Были и другие колонисты, любящие сельское хозяйство, но они стояли на более практической позиции. Такие, как Опришко и Федоренко, учиться в школе не хотели, никаких особенных претензий вообще не предьявляли к жизни и с добродушной скромностью полагали, что завести свое хозяйство на земле, оборудоваться хорошей хатой, конем и женой, летом работать «от зари до зари», к осени все по-хозяйски собрать и сложить, а зимой спокойно есть вареники и борщи, ватрушки и сало, отгуливая два раза в месяц на собственных и соседских родинах, свадьбах, именинах и заручинах (сговор, обручение), — прекрасное будущее для человека.
Оля Воронова была на особом пути. Она смотрела на наши и соседские поля с задумчивым или восторженным глазом комсомолки, для нее на полях росли не только вареники, но и проблемы.
Наши шестьдесят десятин, над которыми так упорно работал Шере, ни для него, ни для его учеников не заслоняли мечты о большом хозяйстве, с трактором, с «гонами» в километр длиной. Шере умел поговорить с колонистами на эту тему, и у него составилась группа постоянных слушателей. Кроме колонистов в этой группе постоянно присутствовали Спиридон, комсомольский секретарь из Гончаровки, Павел Павлович.
Павлу Павловичу Николаенко было уже двадцать шесть лет, но он еще не был женат, по деревенской мерке считался старым холостяком. Его отец, старый Николаенко, на наших глазах выбивался в крепкого хозяина-кулака, потихоньку используя бродячих мальчишек-батраков, но в то же время прикидывался убежденным незаможником.
Может быть, поэтому Павел Павлович не любил отцовского очага, а толкался в колонии, нанимаясь у Шере для выполнения более тонких работ с пропашными, выступая перед колонистами почти в роли инструктора. Павел Павлович был человек начитанный и умел внимательно и вдумчиво слушать Шере.
И Павел Павлович и Спиридон то и дело поворачивали беседу на крестьянские темы, большое хозяйство они иначе не представляли себе, как хозяйство крестьянское. Карие глаза Оли Вороновой пристально присматривались к ним и сочувственно теплели, когда Павел Павлович негромко говорил:
— Я так считаю: сколько кругом работает народу, а без толку. А чтобы с толком работали — надо учить. А кто научит? Мужик, ну его к черту, его учить трудно. Вот Эдуард Николаевич все подсчитали и рассказали. Это верно. Так работать же надо! А этот черт работать так не будет. ему дай свое.

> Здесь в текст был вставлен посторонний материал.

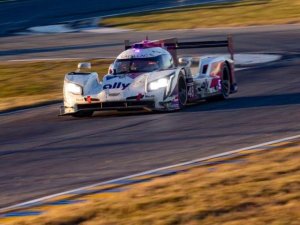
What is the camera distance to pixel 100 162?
12.8 meters

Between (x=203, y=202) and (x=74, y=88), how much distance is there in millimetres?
9160

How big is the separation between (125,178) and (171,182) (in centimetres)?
100

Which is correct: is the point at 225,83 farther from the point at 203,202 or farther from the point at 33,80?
the point at 203,202

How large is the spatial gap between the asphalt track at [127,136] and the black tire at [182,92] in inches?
8.1

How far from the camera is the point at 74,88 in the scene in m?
18.1

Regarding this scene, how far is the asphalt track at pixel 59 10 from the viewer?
51.2 metres

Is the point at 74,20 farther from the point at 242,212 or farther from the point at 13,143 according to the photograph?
the point at 242,212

— Колонисты же работают, — осторожно говорил Спиридон, человек с большим и умным ртом.
— Колонисты, — улыбается грустно Павел Павлович, — это же, понимаете, совсем не то.
Оля тоже улыбается, складывает руки, как будто собирается раздавить орех, и вдруг задорно перебрасывает взгляд на верхушки тополей. Золотистые косы Ольги сваливаются с плеч, а за косами опускается вниз и внимательный серый глаз Павла Павловича.

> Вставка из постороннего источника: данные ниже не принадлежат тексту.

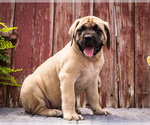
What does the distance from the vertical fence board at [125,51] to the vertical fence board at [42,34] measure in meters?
1.31

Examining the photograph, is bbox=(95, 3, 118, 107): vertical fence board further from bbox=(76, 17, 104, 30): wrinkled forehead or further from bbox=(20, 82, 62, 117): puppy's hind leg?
bbox=(20, 82, 62, 117): puppy's hind leg

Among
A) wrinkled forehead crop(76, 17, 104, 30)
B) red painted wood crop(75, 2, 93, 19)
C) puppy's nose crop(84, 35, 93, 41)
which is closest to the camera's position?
puppy's nose crop(84, 35, 93, 41)

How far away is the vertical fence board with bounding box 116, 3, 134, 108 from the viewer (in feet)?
12.6

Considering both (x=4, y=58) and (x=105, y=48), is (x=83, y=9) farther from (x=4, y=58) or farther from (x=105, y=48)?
(x=4, y=58)

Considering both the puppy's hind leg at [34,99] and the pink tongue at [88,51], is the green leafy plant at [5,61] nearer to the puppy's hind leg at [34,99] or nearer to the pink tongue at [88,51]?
the puppy's hind leg at [34,99]

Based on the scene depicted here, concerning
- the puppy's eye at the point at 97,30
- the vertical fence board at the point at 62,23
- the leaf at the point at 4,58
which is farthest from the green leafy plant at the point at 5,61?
the puppy's eye at the point at 97,30

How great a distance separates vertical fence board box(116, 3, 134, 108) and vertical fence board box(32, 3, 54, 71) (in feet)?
4.28

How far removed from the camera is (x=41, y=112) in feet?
9.73

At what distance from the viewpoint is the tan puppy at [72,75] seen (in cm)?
270

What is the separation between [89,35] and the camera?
2656 millimetres

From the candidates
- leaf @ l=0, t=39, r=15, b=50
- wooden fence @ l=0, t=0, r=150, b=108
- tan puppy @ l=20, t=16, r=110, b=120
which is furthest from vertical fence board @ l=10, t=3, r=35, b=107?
tan puppy @ l=20, t=16, r=110, b=120

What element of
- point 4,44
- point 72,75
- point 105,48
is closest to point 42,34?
point 4,44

— Колонисты не собираются хозяйничать на земле и работают, а мужики всю жизнь на земле, и дети у них, и все…
— Ну так что? — не понимает Спиридон.
— Понятно что! — удивленно говорит Оля. — Мужики должны еще лучше работать в коммуне.
— Как это должны? — ласково спрашивает павел Павлович.
Оля смотрит сердито в глаза Павла Павловича, и он на минуту забывает о ее косах, а видит только этот сердитый, почти недевичий глаз.
— Должны! Ты понимаешь, что значит «должны»? Это тебе как дважды два — четыре.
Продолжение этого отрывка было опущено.